Interview mit Wolfgang Lünenbürger-Reidenbach :
Social Media in Agenturen: "Wir brauchen keine Rockstars mehr"
Zu undiszipliniert, zu selbstreferenziell, zu wenig teamfähig: Achtung-Digitalchef Wolfgang Lünenbürger-Reidenbach rechnet mit "Social-Media-Rockstars" in der Kommunikationsbranche ab. Welche Persönlichkeiten Agenturen von heute brauchen, erklärte er im Interview mit W&V-Redakteurin Franziska Mozart.
Auf dem Online-Karriere-Tag am 24.10. in Hamburg sprach Wolfgang Lünenbürger-Reidenbach über Social Media und Jobs und erklärte: "Warum wir keine Social-Media-Rockstars einstellen". Er ist Digitalchef bei der Agentur Achtung. Mit W&V Online sprach er darüber, warum die Zusammenarbeit mit "Social Media Rockstars" schwierig sein kann.

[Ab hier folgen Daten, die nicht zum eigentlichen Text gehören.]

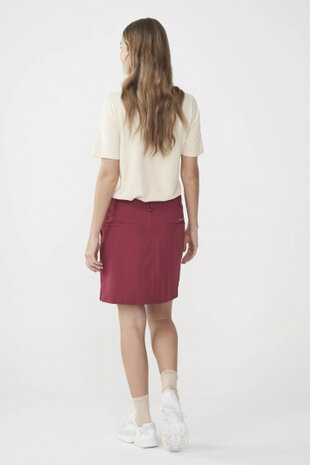rok Lora dames polyester rood maat 46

Herr Lünenbürger, Sie stellen keine "Social Media Rockstars" mehr ein, wen meinen Sie damit?
Leute, die unglaublich viel über Social-Media-Kommunikation erzählen. Die viel twittern oder bei Facebook posten. Die eine hohe Reichweite haben, die aber in keinem Verhältnis zu ihren Erfahrungen in der Kohlenstoffwelt stehen.
Und was ist das Problem mit ihnen?
Als Agenturen wie Achtung oder Edelman, wo ich früher war, ab 2006 begannen, eigene Social-Media-Teams aufzubauen, setzte man auf Leute, die man kannte, die hohe Reichweiten hatten, viele Tweets absetzten und viel auf Konferenzen rumhingen. Allerdings mussten wir feststellen, dass das häufig nicht diejenigen waren, die auch die Kundenarbeit machten und sich in arbeitsteiligen Organisationen gut zurechtfanden. Sicher sind viele der sogenannten Social Media Rockstars nicht zufällig Freelancer.
Kling wie der Vorwurf, sie könnten sich nicht anpassen und ordentlich arbeiten.
Naja, wenn jemand die Vorstellung hat, drei Viertel seiner Arbeitszeit mit Netzwerken verbringen zu können und in der Arbeitszeit jedes Barcamp besuchen will, dann knallen in der Arbeitswelt nun mal verschiedene Vorstellungen aufeinander.
Sie wollen also nicht die Selbstdarsteller, sondern die Arbeitstiere?
Nein, ich habe nichts gegen Selbstdarsteller, bin ja auch einer. Aber wir fahren besser, wenn wir Menschen ins Team holen, die auch andere Dinge jenseits von Social Media gut können. In einer Agentur sollten sich die Mitarbeiter selbst nicht wichtiger nehmen als die Kunden. Wir können natürlich über Personenmarken sprechen. Aber wenn diese größer werden als die Kundenmarken, dann haben wir ein Problem. Denn die Aufgabe von Agenturen ist es, die Kunden auf den Sockel zu heben.
Werden aber von Kunden diese Personenmarken nicht auch verlangt?
Bei Kunden, die das wollten, mussten wir ganz oft hinterher aufräumen. Die stellen zum Beispiel fest, dass die Ein-Personen-Agentur zwar viel verspricht, es dann aber bei der Umsetzung hapert. Da muss hinterher oft die Strategie noch etwas glattgezogen werden. Wir haben in letzter Zeit Leute eingestellt, die vor allem auch etws anderes können. Eine Mitarbeiterin hat zum Beispiel einen schönen Blog zum Thema Essen und hat in diesem Feld eine gewisse Anerkennung. Das ist mir lieber als ein Blogger, der über Food-Blogs bloggt.
Ist ein eigener Blog oder eine bestimmte Social-Media-Reichweite bei Ihnen Voraussetzung?
Das setzen wir nicht voraus, aber ich bin mir sicher, dass heute niemand mehr einen Job in der Kommunikationsbranche bekommt, der sich nicht sicher und souverän im Social Web bewegen kann. Aber solche Leute begegnen uns auch gar nicht mehr, vielleicht bewerben sie sich einfach nicht bei uns. Letztlich ist Social Media aber heute echt kein Unterscheidungsmerkmal mehr.